Obviously, if your profile has dozens of tagged pictures of your drunken escapades accompanied by friends’ wall posts recounting every lurid detail, your profile is probably not that great for a job search tool. To keep embarrassing details from falling into the wrong hands, clean up your profile.
Keep those unseemly tagged pictures strictly between you and your closest friends (and no, I’m not talking about the 500-plus friends on your list, many of whom you probably met on your drunken escapades).
Do you think your online presence is ready for your job hunt?
Here are five ways to make sure.
1) Google yourself
Lots of employers Google their candidates. Out of curiosity, I recently Googled a friend’s name expecting to see his Linkedin profile. Instead, the search uncovered someone’s years-old Xanga entry with my friend’s full name and pictures of him drinking.
Not the kind of thing he’d want employers to see.
If this happens to you and you ask your friend to take it offline, be aware of Google’s cached option. It’s a snapshot of what the site looked like when Google came across it — and Google is not the only source for archived web content!
Someone can search your name and, though the site itself is no longer available, see that particular page using the Google “cached” link (it’s in tiny type under each search result that comes up). It eventually disappears, the next time Google trolls the Web, but other archiving sites may still have it.
2) Monitor what you put online
Though you can’t always control what other people put online, you certainly can be wary of what you post. Is your blog presentable? Do you list your contact information? Your Facebook — is it privatized so only your friends can see it?

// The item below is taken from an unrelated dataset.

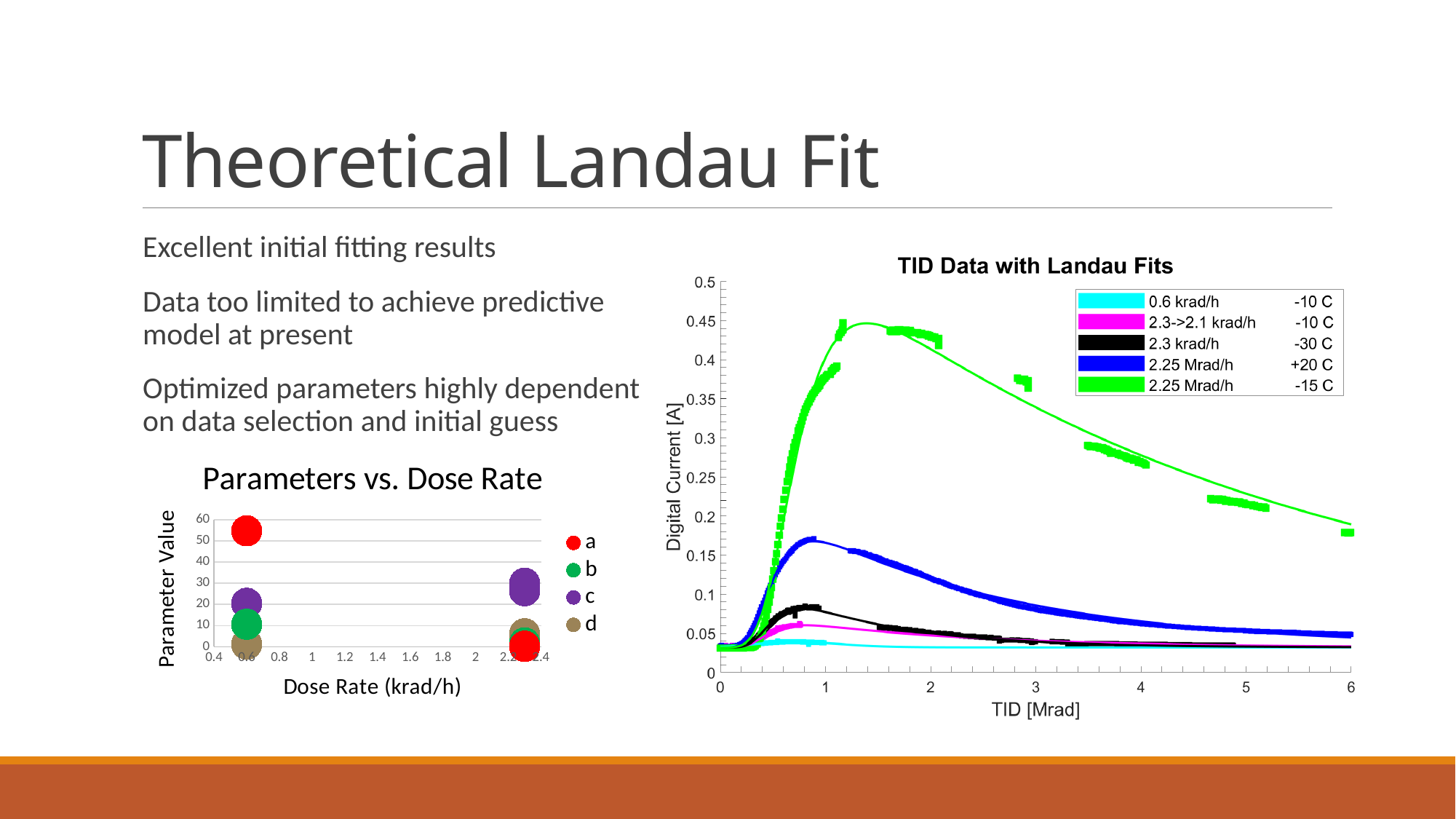
In the 'Parameters vs. Dose Rate' chart, what is the x-axis label? Dose Rate (krad/h) In the 'Parameters vs. Dose Rate' chart, how many series does the legend list? 4 In the 'TID Data with Landau Fits' chart, how many series does the legend list? 5 In the 'TID Data with Landau Fits' chart, is the peak digital current of the 2.25 Mrad/h -15 C series greater or less than 0.4? greater In the 'Parameters vs. Dose Rate' chart, is the value of series a at a dose rate of 0.6 krad/h greater or less than 50? greater In the 'TID Data with Landau Fits' chart, what is the y-axis label? Digital Current [A] In the 'Parameters vs. Dose Rate' chart, is the value of series c at a dose rate of 0.6 krad/h greater or less than 30? less In the 'Parameters vs. Dose Rate' chart, which series has the highest parameter value at a dose rate of 0.6 krad/h? a In the 'Parameters vs. Dose Rate' chart, which series has the highest parameter value at a dose rate of about 2.3 krad/h? c In the 'Parameters vs. Dose Rate' chart, which is larger at a dose rate of 0.6 krad/h: series b or series c? c In the 'TID Data with Landau Fits' chart, which series reaches the highest digital current? 2.25 Mrad/h -15 C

Further, are certain things privatized so only certain people on your friends list can see it?
Here’s a useful article published by The New York Times of three Facebook settings every user should check. (http://www.nytimes.com/external/readwriteweb/2010/01/20/20readwriteweb-the-3-facebook-settings-every-user-should-c-29287.html?em)

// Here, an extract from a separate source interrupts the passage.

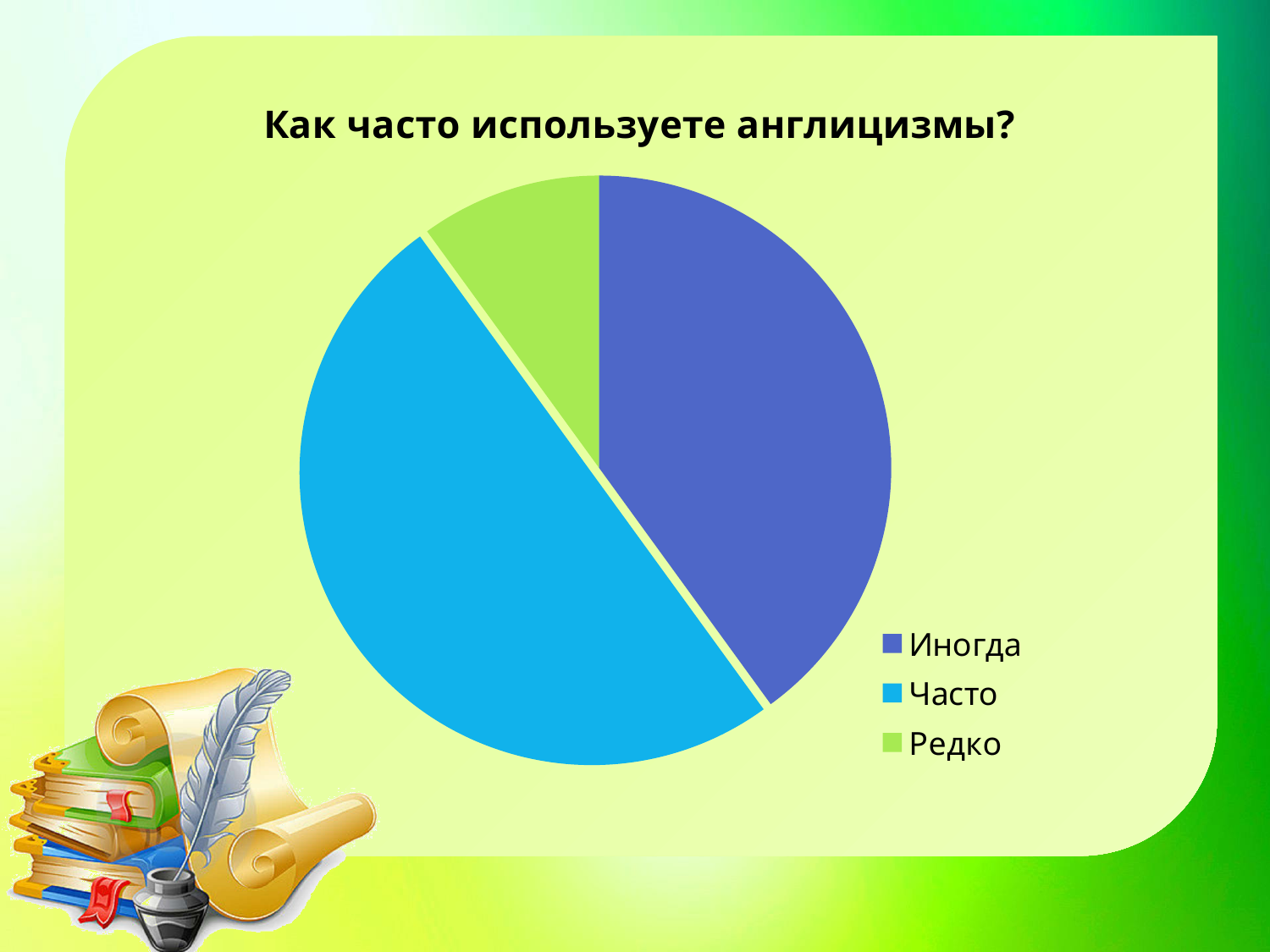
How many slices does the pie chart have? 3 What kind of chart is shown on the slide? pie chart What is the title of the chart? Как часто используете англицизмы? Which slice is larger, Иногда or Редко? Иногда Which category has the smallest slice of the pie? Редко Which slice is larger, Часто or Редко? Часто How many entries does the legend list? 3 Which category has the largest slice of the pie? Часто What colour is the slice for Редко? green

3) Be wary of third-party sites
My sister Googled herself one day and found that sites such as Delver and Rapleaf had aggregated her online data without her knowledge. Thousands of Flickr photos she hadn’t privatized were posted, along with a link to her Facebook profile.
Know that what you put on one site may actually end up elsewhere without your permission.
4) Watch yourself in public
When the drinks are flowing and cameras are flashing, it’s easy to let loose. But with sites like Facebook making it entirely too easy for pictures of you to be posted without your consent (and extremely visible to circles of friends who are not yours), it’s almost paparazzi-like.
Be wary of what you’re posing for. It sounds paranoid, but tell that to the people who end up on gossip sites that pride themselves on poking fun at ordinary people like us. (http://thedirty.com/)
5) Be kind to your friends (and acquaintances)
If you have unflattering or potentially scandalous pictures of them, laugh about it in private. You never know if they’ll post similar pictures of you out of spite. Be the one to break the cycle.